Guten Morgen liebe Leserinnen und Leser,


noch nicht einmal eine Woche ist der rheinland-pfälzische CDU-Politiker Erwin Rüddel als Vorsitzender Erwin Rüddel als Vorsitzender des Gessundheitsausschusses im Amt - und schon hat er den ersten richtigen Internet-Shitstorm am Hals. Unter dem Twitter-Hashtag #twitternwierueddel hat der in der Unionsfraktion für die Pflege zuständige Politiker derzeit unzählige Pfleger und Menschen gegen sich, die gegen eine Aussage von Rüddel protestieren. Rüddel hatte mit Blick auf die Koalitionsverhandlungen getwittert, dass die Politik Pflegende "konsequent" unterstütze - wenn die Pflegenden selbst anfangen, gut über ihren Job zu reden.
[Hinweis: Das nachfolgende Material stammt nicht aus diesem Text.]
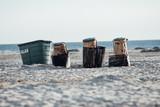 Mülltonnen am Strand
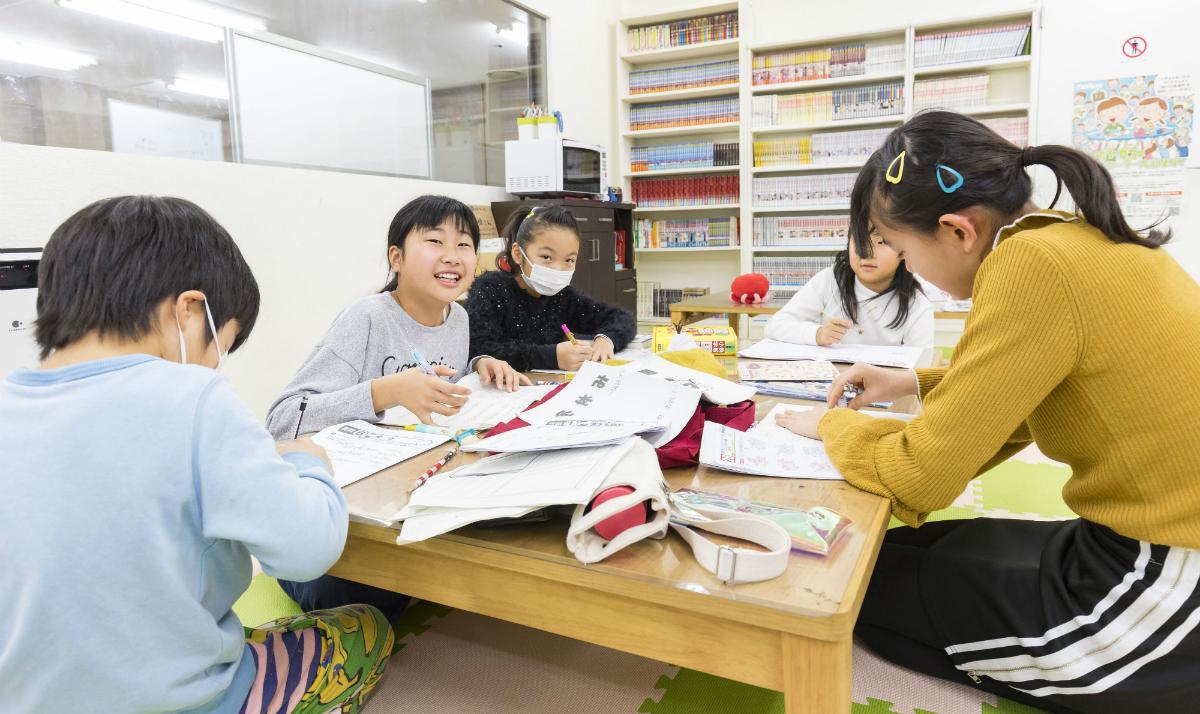 子どもの新しい放課後の居場所「しゅくだいカフェ」とは?(前編)~まちの大人が支え、夜の宿題タイムが家族だんらんに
Dann würden auch viele Menschen wieder in die Pflege zurückkommen. Viele Pflegerinnen und Pfleger berichteten daraufhin aus ihrem Arbeitsalltag, um zu zeigen, dass eine positive Darstellung des Status quo nur schwer möglich ist. Die emotionale Reaktion der Pflegerinnen und Pfleger ist ein Hinweis darauf, wie arg die Lage in einigen Krankenhäusern und Pflegeheimen ist. Nicht nur, dass viel zu wenige Pfleger bei viel zu schlechten Arbeitskonditionen in einem viel zu schlechten Arbeitsklima viel zu viele Patienten behandeln. Es sind auch die Patienten selbst, die darunter leiden, wenn ihre Pfleger eine Unterzuckerung oder akute Atemnot nicht erkennen, weil sie schlichtweg keine Zeit haben. Ja, die Lage ist vielerorts schlimm - und so sollte sie auch dargestellt werden. Nichtsdestotrotz muss man der Politik lassen, dass sie das Problem (endlich) erkannt hat. Der vorliegende Zwischenstand des Koalitionsvertrages zwischen Union und SPD beinhaltet gleich mehrere Maßnahmen, die die Attraktivität des Pflegeberufes verbessern könnten. Noch ein Grund mehr dafür, dass die Regierungsbildung bald glücken sollte.

(Foto: HFD)

 

Bottroper Zyto-Skandal

Verteidigung will Zyto-Prozess neu starten

Am Montag beantragte ein Verteidiger des beschuldigten Zyto-Apothekers Peter S., den Prozess um womöglich unterdosierte Arzneimittel auszusetzen: Journalisten hätten vor Monaten einen Teil der Ermittlungsakten ins Internet gestellt, erklärte die Verteidigung. Außerdem berichtete ein ehemals in der Bottroper Zyto-Apotheke angestellter Pharmazeut über „hohe Intransparenz“ in der Apotheke: Er kündigte noch innerhalb der Probezeit. DAZ.online-Redakteur Hinnerk Feldwisch-Drentrup berichtet vom gestrigen Prozesstag in Essen.

(Foto: Imago)

 

Krankenversicherungssysteme

Gesundheitspolitik: Trump vs. May

US-Präsident Donald Trump und die britische Premierministerin Theresa May sind erneut in Streit geraten. Trump hatte in einem Twitter-Eintrag das staatlich organisierte britische Gesundheitssystem NHS (National Health Service) als Beispiel dafür angeführt, dass allgemeine, staatliche Gesundheitsversorgungssysteme nicht funktionieren können. Am Wochenende hatte es in Großbritannien Proteste gegen Kürzungen beim steuerfinanzierten NHS gegeben. Mehr dazu lesen Sie jetzt auf DAZ.online.

 

Themen am Morgen

In einem Kommentar spricht sich Martin Damerow von nordbayern.de dafür aus, dass Cannabis kontrolliert in Apotheken abgegeben wird.
Dem österreichischen Kurier zufolge hatte ein Brite eine Gehirnblutung, weil er zu viele Energy-Drinks getrunken hatte.
Die Redaktion von t-online.de gibt Tipps dazu, wie Frauen mit Diabetes umgehen sollte.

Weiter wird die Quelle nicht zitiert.